Sweat equity is hard work that creates value. Instead of investing money, you're putting in your own time and effort, typically with physical labor or by providing expertise. As a current homeowner, sweat equity is typically the increase of home value as a result of a do-it-yourself (DIY) project. Let’s take a closer look.
What does sweat equity mean in real estate?
Sweat equity can mean a few things in real estate, but for current homeowners, it means investing your time, effort — and even labor — into a project rather than paying someone else to do the job. The word “sweat” is nearly literal.
How sweat equity works
Homeowners can use sweat equity as a long-term strategy to increase their home’s value. Although DIY projects often involve a lot of hard work, homeowners can enjoy the fruits of their labor by living in a home with updated features. Eventually, this project potentially helps increase their profits when they put it up for sale. Ideally, the home sells for more than it would have (in that current market) without the DIY project.
For example: Instead of paying a contractor for materials and labor, a homeowner does their own repairs. After saving money on the project and selling the house, the homeowner may profit more than they would have if they paid a contractor out-of-pocket. The idea is that you’re spending less money for potentially bigger gains.
Sweat equity considerations
While spending less money is naturally an enticing prospect, it’s worth recognizing the reality of what certain projects might mean for you. For example, if you’re not an experienced contractor, then your work may reflect that.
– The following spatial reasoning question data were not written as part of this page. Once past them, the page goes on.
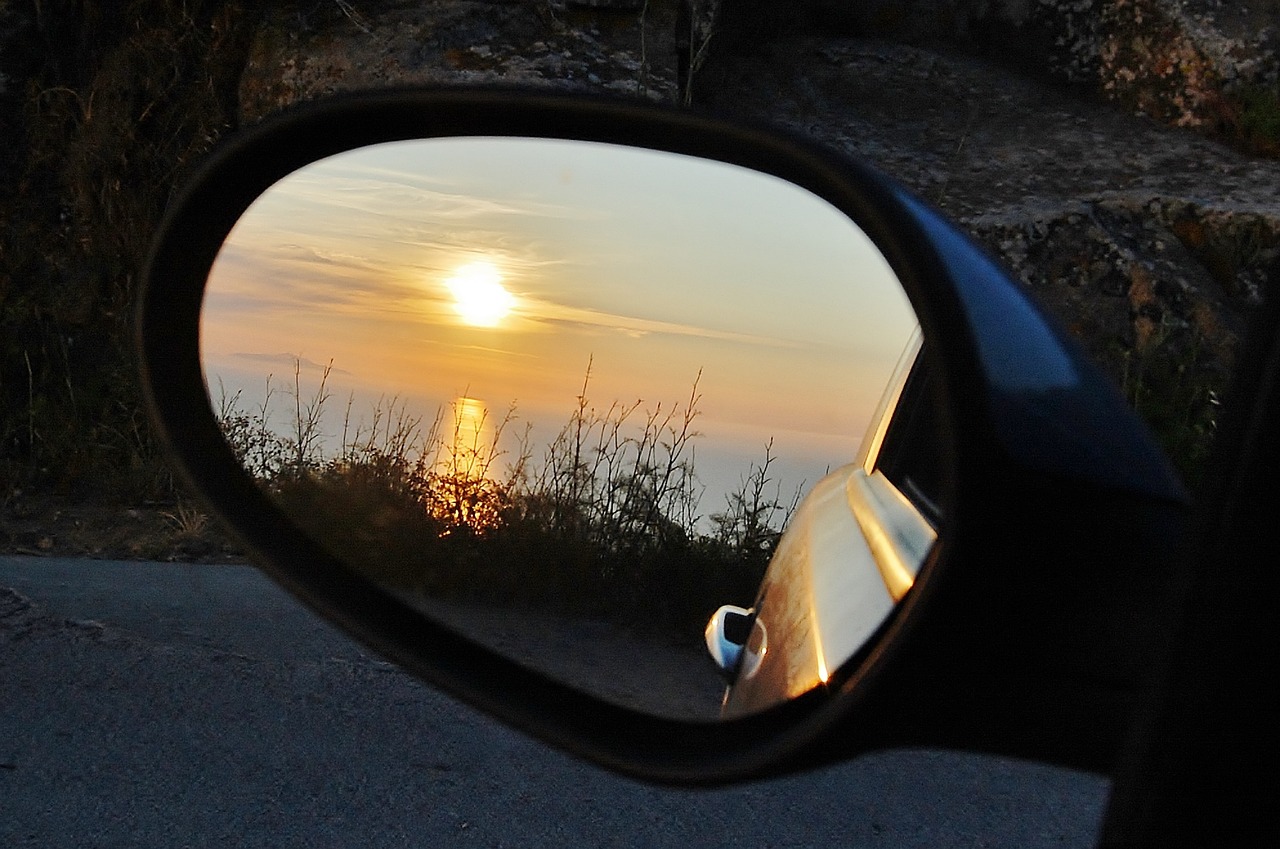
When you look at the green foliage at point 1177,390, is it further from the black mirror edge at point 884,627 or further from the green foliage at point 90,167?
the green foliage at point 90,167

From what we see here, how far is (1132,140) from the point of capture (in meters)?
7.31

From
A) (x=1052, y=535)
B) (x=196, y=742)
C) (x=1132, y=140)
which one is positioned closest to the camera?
(x=1052, y=535)

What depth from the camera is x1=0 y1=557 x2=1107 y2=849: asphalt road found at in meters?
2.97

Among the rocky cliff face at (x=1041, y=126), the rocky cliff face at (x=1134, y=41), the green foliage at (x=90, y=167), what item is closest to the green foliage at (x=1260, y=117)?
A: the rocky cliff face at (x=1134, y=41)

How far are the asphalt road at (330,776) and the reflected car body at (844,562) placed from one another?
61.8 inches

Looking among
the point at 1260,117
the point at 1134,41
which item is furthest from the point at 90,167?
the point at 1260,117

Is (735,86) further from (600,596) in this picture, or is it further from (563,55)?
(600,596)

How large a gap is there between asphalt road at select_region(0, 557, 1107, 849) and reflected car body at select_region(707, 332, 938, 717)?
1.57 meters

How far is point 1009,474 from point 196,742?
3.05 meters

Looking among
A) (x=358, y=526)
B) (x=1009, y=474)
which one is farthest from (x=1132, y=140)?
(x=1009, y=474)

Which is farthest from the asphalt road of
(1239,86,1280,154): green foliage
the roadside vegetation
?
(1239,86,1280,154): green foliage

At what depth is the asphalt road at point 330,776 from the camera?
2.97 meters

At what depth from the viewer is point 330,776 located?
321cm

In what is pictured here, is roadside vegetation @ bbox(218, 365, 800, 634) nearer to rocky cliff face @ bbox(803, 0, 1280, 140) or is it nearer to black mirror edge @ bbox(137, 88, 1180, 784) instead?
black mirror edge @ bbox(137, 88, 1180, 784)
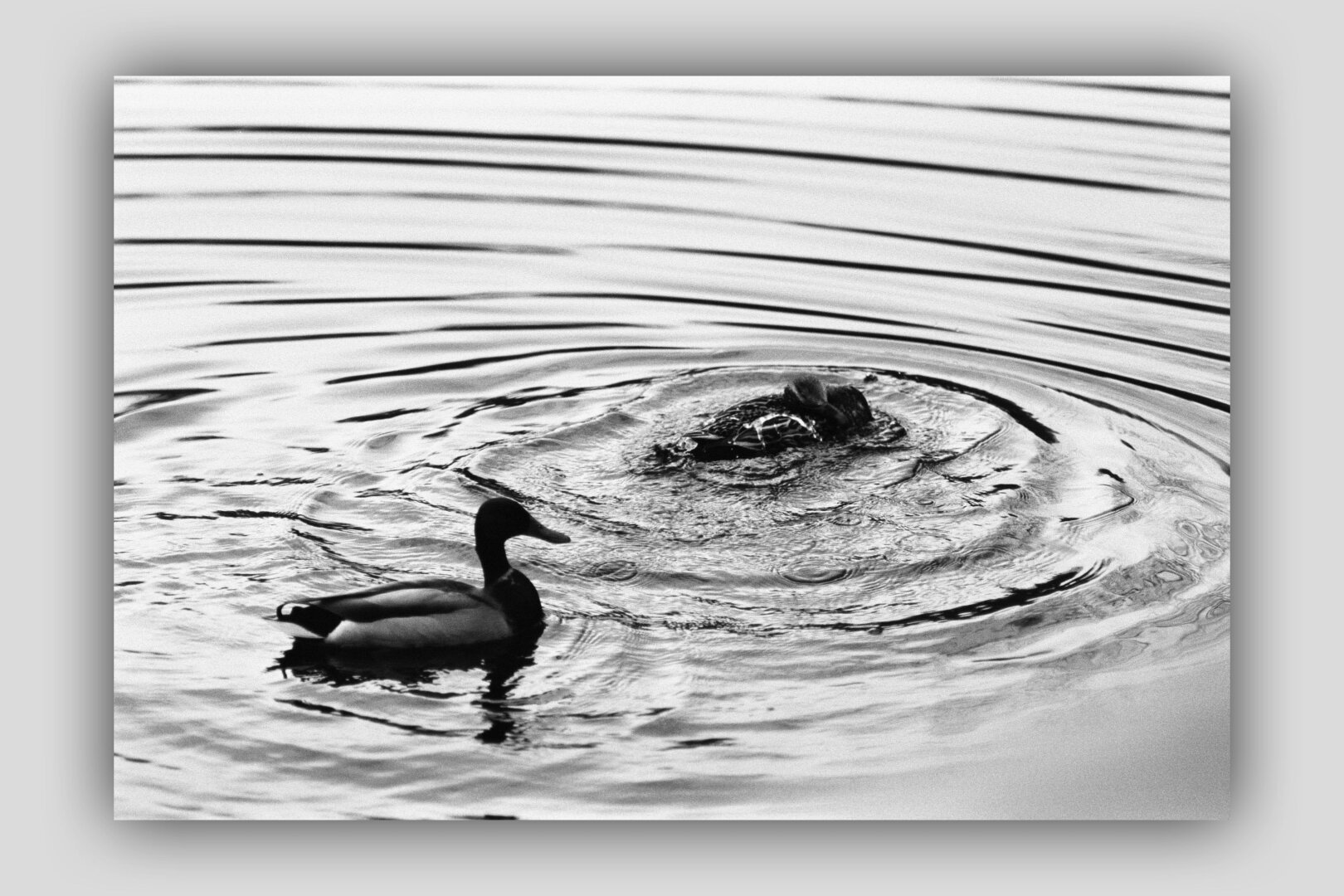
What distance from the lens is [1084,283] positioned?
23.9 ft

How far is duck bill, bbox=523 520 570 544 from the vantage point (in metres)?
6.82

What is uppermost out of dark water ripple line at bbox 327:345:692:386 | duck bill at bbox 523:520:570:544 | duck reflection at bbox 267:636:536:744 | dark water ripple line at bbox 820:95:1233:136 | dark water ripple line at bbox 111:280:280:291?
dark water ripple line at bbox 820:95:1233:136

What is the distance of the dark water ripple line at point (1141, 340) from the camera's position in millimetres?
6770

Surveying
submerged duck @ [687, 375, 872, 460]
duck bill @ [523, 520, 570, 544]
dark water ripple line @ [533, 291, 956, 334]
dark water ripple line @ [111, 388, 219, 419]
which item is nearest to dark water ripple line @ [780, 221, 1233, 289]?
dark water ripple line @ [533, 291, 956, 334]

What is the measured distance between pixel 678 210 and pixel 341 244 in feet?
4.20

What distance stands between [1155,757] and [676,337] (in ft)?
8.27

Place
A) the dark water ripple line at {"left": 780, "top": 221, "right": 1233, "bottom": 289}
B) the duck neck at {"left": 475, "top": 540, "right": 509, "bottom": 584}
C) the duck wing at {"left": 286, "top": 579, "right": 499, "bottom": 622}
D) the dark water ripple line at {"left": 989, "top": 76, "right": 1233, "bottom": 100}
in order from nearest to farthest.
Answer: the duck wing at {"left": 286, "top": 579, "right": 499, "bottom": 622} < the dark water ripple line at {"left": 989, "top": 76, "right": 1233, "bottom": 100} < the duck neck at {"left": 475, "top": 540, "right": 509, "bottom": 584} < the dark water ripple line at {"left": 780, "top": 221, "right": 1233, "bottom": 289}

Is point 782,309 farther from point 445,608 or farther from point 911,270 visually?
point 445,608

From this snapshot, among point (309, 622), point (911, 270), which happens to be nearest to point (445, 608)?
point (309, 622)

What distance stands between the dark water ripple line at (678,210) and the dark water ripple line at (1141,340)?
24cm

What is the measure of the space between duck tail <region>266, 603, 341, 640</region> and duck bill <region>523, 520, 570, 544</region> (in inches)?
30.5

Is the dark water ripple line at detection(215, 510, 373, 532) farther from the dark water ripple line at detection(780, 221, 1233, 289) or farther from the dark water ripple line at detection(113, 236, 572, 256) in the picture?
the dark water ripple line at detection(780, 221, 1233, 289)
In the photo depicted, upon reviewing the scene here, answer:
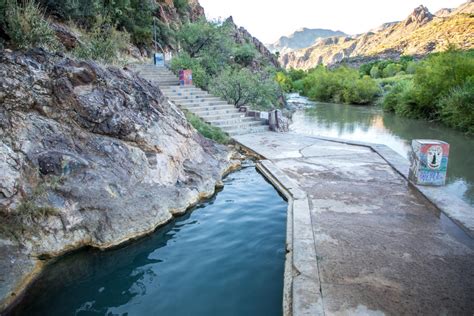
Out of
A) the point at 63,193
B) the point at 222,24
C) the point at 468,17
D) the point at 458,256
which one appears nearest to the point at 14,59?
the point at 63,193

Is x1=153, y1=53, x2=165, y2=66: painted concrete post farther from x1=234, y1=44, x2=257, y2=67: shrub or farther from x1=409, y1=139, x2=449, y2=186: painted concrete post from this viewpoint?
x1=409, y1=139, x2=449, y2=186: painted concrete post

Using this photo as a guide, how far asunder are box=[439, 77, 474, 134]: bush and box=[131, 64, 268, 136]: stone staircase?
8.95 metres

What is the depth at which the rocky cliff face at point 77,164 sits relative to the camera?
4.12 metres

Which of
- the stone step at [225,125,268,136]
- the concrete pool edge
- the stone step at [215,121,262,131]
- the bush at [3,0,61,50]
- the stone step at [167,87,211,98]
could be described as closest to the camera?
the concrete pool edge

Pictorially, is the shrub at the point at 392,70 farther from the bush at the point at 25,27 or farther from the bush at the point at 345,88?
the bush at the point at 25,27

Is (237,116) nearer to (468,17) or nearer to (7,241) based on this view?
(7,241)

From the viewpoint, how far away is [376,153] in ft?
29.3

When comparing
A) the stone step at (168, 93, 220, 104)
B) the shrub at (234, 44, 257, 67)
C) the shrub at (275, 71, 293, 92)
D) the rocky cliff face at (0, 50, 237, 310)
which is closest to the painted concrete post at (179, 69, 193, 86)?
the stone step at (168, 93, 220, 104)

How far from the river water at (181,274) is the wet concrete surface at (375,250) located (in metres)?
0.42

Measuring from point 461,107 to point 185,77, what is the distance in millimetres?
12188

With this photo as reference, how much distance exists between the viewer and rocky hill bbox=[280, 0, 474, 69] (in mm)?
58781

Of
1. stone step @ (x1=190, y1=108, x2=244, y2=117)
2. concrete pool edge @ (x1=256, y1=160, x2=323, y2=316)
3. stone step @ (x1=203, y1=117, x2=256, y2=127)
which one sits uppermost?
stone step @ (x1=190, y1=108, x2=244, y2=117)

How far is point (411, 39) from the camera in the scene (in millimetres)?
78375

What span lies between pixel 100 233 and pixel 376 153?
7157mm
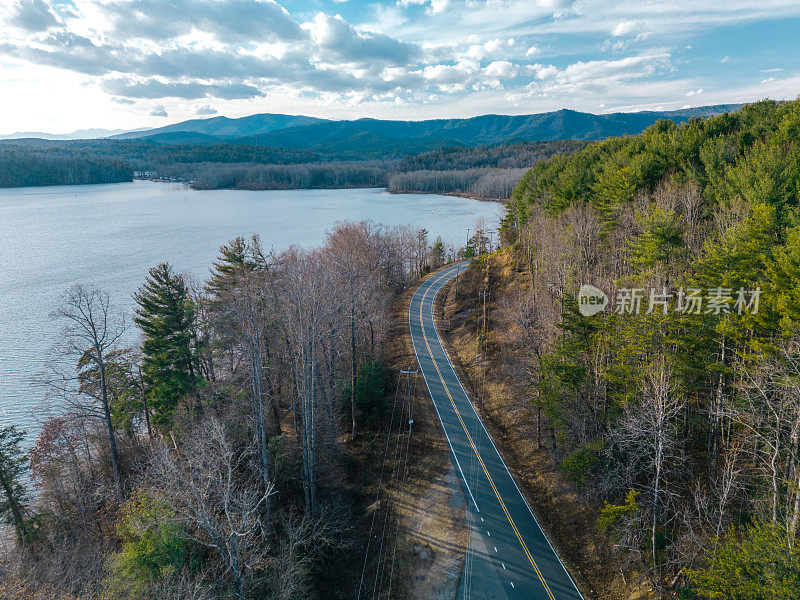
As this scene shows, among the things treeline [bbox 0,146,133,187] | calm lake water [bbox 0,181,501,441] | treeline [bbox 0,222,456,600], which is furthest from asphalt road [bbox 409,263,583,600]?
treeline [bbox 0,146,133,187]

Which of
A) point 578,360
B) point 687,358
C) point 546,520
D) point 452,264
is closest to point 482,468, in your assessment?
point 546,520

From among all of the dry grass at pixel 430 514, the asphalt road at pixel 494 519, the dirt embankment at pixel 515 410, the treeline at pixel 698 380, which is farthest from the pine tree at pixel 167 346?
the treeline at pixel 698 380

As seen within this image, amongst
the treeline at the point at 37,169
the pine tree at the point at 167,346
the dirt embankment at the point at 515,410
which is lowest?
the dirt embankment at the point at 515,410

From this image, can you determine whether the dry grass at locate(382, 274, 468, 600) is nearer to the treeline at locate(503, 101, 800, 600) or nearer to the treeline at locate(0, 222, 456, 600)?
the treeline at locate(0, 222, 456, 600)

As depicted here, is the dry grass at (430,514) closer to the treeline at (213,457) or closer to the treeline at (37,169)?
the treeline at (213,457)

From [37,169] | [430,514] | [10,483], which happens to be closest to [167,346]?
[10,483]

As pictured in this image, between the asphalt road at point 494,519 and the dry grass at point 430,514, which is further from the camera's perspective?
the dry grass at point 430,514
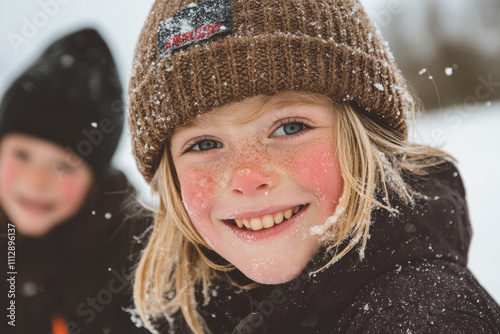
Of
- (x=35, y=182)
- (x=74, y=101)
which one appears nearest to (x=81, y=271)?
(x=35, y=182)

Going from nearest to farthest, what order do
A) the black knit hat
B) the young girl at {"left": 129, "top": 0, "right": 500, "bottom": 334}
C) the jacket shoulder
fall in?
the jacket shoulder, the young girl at {"left": 129, "top": 0, "right": 500, "bottom": 334}, the black knit hat

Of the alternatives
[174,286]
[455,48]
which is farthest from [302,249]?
[455,48]

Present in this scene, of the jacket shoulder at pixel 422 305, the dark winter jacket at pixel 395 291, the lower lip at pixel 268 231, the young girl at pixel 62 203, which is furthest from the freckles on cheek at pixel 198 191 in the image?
the young girl at pixel 62 203

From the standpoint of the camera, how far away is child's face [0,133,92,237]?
2504mm

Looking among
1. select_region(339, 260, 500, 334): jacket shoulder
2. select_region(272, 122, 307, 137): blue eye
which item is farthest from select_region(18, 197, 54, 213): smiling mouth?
select_region(339, 260, 500, 334): jacket shoulder

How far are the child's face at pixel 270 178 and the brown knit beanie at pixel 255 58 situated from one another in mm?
61

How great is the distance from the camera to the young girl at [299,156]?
1179 mm

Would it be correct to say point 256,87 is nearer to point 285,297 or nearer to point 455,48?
point 285,297

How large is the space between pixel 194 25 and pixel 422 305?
0.93m

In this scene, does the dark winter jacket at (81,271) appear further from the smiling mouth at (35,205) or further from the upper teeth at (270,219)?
the upper teeth at (270,219)

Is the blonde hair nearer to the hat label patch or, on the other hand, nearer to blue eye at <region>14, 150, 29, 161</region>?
the hat label patch

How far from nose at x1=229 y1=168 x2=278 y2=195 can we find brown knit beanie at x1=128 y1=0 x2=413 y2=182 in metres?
0.20

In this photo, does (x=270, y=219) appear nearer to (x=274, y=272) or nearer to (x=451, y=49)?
(x=274, y=272)

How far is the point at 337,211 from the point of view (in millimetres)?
1254
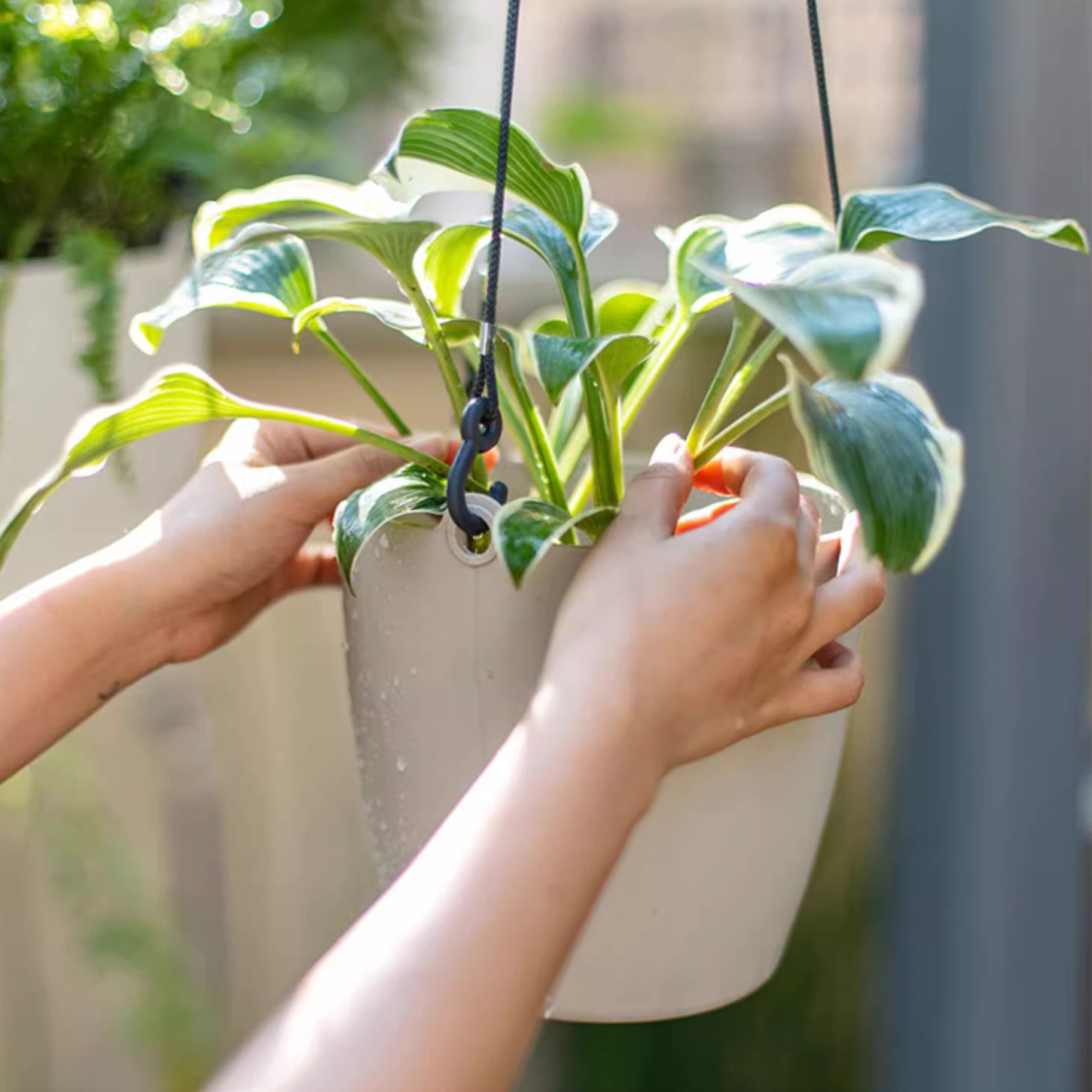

This is especially important to note if a project involves safety concerns, like dealing with electricity or plumbing. Working on those projects may require more advanced skill than, say, repainting the walls or refinishing the cabinets.
Overall, when it comes to sweat equity, considering what you do or don’t feel confident taking on — and the quality of the result — is paramount to your success and safety.
Sweat equity and home equity
Your home equity is how much your home is worth minus how much you still owe on the mortgage. If the homeowner is hoping to increase their equity in the property, applying sweat equity is an attractive lower-cost prospect. For example, you buy a fixer-upper worth $500,000. While you still owe $200,000 on the mortgage, over time you invest your time and effort in improvements that increase the home’s value to $600,000. This effectively increases your equity from $300,000 to $400,000, allowing you to potentially make more money when you go to sell the home.
For a homeowner, sweat equity is an increase in home value due to DIY home improvements. Although you may not see immediate profits from sweat equity, it’s typically a financially friendly, long-term approach to hopefully increasing your home’s value beyond what it would be without your hard work.